• _SOURCE MATERIAL_

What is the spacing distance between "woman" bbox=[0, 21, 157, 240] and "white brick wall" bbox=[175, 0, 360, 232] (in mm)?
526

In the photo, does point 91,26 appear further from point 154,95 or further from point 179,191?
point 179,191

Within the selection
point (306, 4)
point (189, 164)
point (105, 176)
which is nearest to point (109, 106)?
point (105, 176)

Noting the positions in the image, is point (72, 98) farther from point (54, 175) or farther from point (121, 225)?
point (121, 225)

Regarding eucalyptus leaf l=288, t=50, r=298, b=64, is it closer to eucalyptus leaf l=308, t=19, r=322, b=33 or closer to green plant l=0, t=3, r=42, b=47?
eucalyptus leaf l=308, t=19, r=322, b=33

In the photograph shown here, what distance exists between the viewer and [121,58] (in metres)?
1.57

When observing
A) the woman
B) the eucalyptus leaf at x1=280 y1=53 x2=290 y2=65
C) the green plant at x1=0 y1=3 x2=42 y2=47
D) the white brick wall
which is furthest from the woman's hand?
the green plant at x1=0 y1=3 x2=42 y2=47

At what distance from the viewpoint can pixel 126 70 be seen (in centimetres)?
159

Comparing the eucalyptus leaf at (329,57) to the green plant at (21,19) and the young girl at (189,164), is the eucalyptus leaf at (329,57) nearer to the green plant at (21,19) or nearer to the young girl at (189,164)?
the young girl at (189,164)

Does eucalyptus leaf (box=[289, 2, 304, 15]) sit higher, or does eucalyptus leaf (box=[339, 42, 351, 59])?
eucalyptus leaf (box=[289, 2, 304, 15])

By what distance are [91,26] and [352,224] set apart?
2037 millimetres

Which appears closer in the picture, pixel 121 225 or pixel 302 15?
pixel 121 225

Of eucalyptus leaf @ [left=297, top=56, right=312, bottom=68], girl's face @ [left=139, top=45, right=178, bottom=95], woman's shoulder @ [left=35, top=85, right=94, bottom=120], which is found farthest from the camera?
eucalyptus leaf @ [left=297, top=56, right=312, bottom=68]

• _WHAT TO PRODUCE_
Can you copy out all of the lines above word for word, in the same order?

• _EXERCISE RESPONSE_
What is the spacing distance between "woman" bbox=[0, 21, 157, 240] and "white brick wall" bbox=[175, 0, 360, 232] (in mm)?
526

In the photo, does point 91,26 appear further from point 154,95 or further from point 179,191?
point 179,191

Within the selection
point (306, 4)
point (189, 164)
point (105, 176)
which is nearest to point (109, 106)?
point (105, 176)

Noting the positions in the image, is point (72, 98) farther from point (54, 175) or farther from point (121, 225)?
point (121, 225)

Regarding eucalyptus leaf l=288, t=50, r=298, b=64, is it closer to eucalyptus leaf l=308, t=19, r=322, b=33 or closer to green plant l=0, t=3, r=42, b=47?
eucalyptus leaf l=308, t=19, r=322, b=33

In the photograph shown here, what distance exists between the viewer and [121,58] (in metres)?
1.57

When observing
A) the woman
B) the eucalyptus leaf at x1=280 y1=53 x2=290 y2=65
C) the green plant at x1=0 y1=3 x2=42 y2=47
D) the white brick wall
which is furthest from the woman's hand?
the green plant at x1=0 y1=3 x2=42 y2=47

At what distance from the viewpoint can pixel 126 70 be seen (in centimetres)?
159

Comparing the eucalyptus leaf at (329,57) to the green plant at (21,19) and the young girl at (189,164), is the eucalyptus leaf at (329,57) nearer to the green plant at (21,19) or nearer to the young girl at (189,164)?
the young girl at (189,164)

Does eucalyptus leaf (box=[289, 2, 304, 15]) sit higher, or does eucalyptus leaf (box=[339, 42, 351, 59])?
eucalyptus leaf (box=[289, 2, 304, 15])

By what distance are [91,26] and [352,224] set apart?
2037 millimetres

Which appears closer in the picture, pixel 121 225 or pixel 302 15?
pixel 121 225

Of eucalyptus leaf @ [left=297, top=56, right=312, bottom=68], girl's face @ [left=139, top=45, right=178, bottom=95], woman's shoulder @ [left=35, top=85, right=94, bottom=120], which is found farthest from the camera?
eucalyptus leaf @ [left=297, top=56, right=312, bottom=68]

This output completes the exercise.